Janet also rationed herself strictly in the matter of food. She studied the reports of the British Food Controller every week, and was careful to allot herself the same rations allowed people in Britain. To make herself feel worthy of the British she was prepared to go hungry.

“Tell me what you hear from Harvey,” McQueen said.

“There's nothing to tell.”

“You mean you haven't heard from him lately?”

“No. Not since I saw you last. I just don't know.”

There was fear in her eyes. He saw it, and then he looked at the clean lines of her nose and cheekbones, so clean they would soon be gaunt. She was such a nice little woman. She was passing so bravely through a difficult time. Indeed, she had never found life easy. He felt soft with sentiment as he thought
about her. As she began to talk about her two daughters and some of the trouble they were causing her, he thought about the night he had first met her four years before.

He and General Methuen both served as trustees in the Presbyterian Church, and the general had been greatly impressed by the dexterity with which McQueen had bargained off two contractors against each other. As a result, one of the contractors had agreed to build the minister a new manse at little better than cost. The general decided that McQueen might well be a man worth cultivating, and on an impulse invited him to dinner at his home on the slope of the mountain. It meant that McQueen at last had something more behind him than a bank account and a reputation on Saint James Street.

The Methuen family had been leaders in the Square Mile of Montreal society from the days of the old garrison, when Sir Rupert Irons' grandfather was still in his shirt-sleeves. The general himself had served in the militia, been a lieutenant-colonel in the Boer War, and now was a brigadier with the home guard. His daughter-in-law was a stranger to Montreal society, but marriage had opened the door for her. The wife of a Methuen was acceptable without question.

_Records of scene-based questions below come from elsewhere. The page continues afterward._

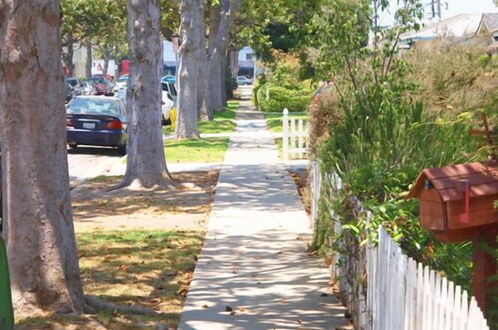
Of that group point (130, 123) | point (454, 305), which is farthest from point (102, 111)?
point (454, 305)

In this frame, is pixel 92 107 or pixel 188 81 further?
pixel 188 81

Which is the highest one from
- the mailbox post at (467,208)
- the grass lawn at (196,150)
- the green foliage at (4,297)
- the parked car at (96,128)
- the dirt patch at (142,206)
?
the mailbox post at (467,208)

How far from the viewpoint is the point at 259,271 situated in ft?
34.1

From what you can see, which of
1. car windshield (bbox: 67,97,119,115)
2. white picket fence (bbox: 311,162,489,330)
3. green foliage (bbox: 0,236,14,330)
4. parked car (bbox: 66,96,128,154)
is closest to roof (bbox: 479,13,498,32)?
car windshield (bbox: 67,97,119,115)

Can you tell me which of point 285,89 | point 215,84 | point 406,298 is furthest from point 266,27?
point 406,298

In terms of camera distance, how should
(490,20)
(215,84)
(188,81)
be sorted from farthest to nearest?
(215,84) < (490,20) < (188,81)

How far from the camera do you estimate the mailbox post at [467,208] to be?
506 centimetres

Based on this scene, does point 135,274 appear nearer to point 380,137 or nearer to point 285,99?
point 380,137

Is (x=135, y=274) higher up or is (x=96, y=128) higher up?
(x=96, y=128)

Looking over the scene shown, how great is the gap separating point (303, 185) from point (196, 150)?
775 centimetres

That night at dinner McQueen first became acquainted with Janet and her husband, Harvey Methuen. Afterwards he had cultivated the acquaintance carefully. Harvey was the kind of young man McQueen had always envied. He was an athlete, he was physically powerful; but he was also charming, with British manners and mannerisms. He played golf and tennis, some polo on his own ponies, he rode well, was a member of a hunt club, and had been an officer of the militia since his days at the Royal Military College. His suits came from Saville Row, his shoes from Daks, his pipes from Dunhill, his values directly
from his immediate background. He was big, curly-haired, and frank. It was McQueen's private opinion that he had no real ability, but this was no handicap. A man like Harvey Methuen had no need of it.

“How long is it going to last, Huntly?”

Her question brought him back to the moment. There was warmth behind her words; warmth, dread, and the haunting fatigue produced by anxiety that had never left her since Harvey's regiment first reached England in December, 1914.

“About three years,” he said.

She bent her head and for a moment covered her face with her hands. McQueen sat looking at her, annoyed with himself for such a blunder.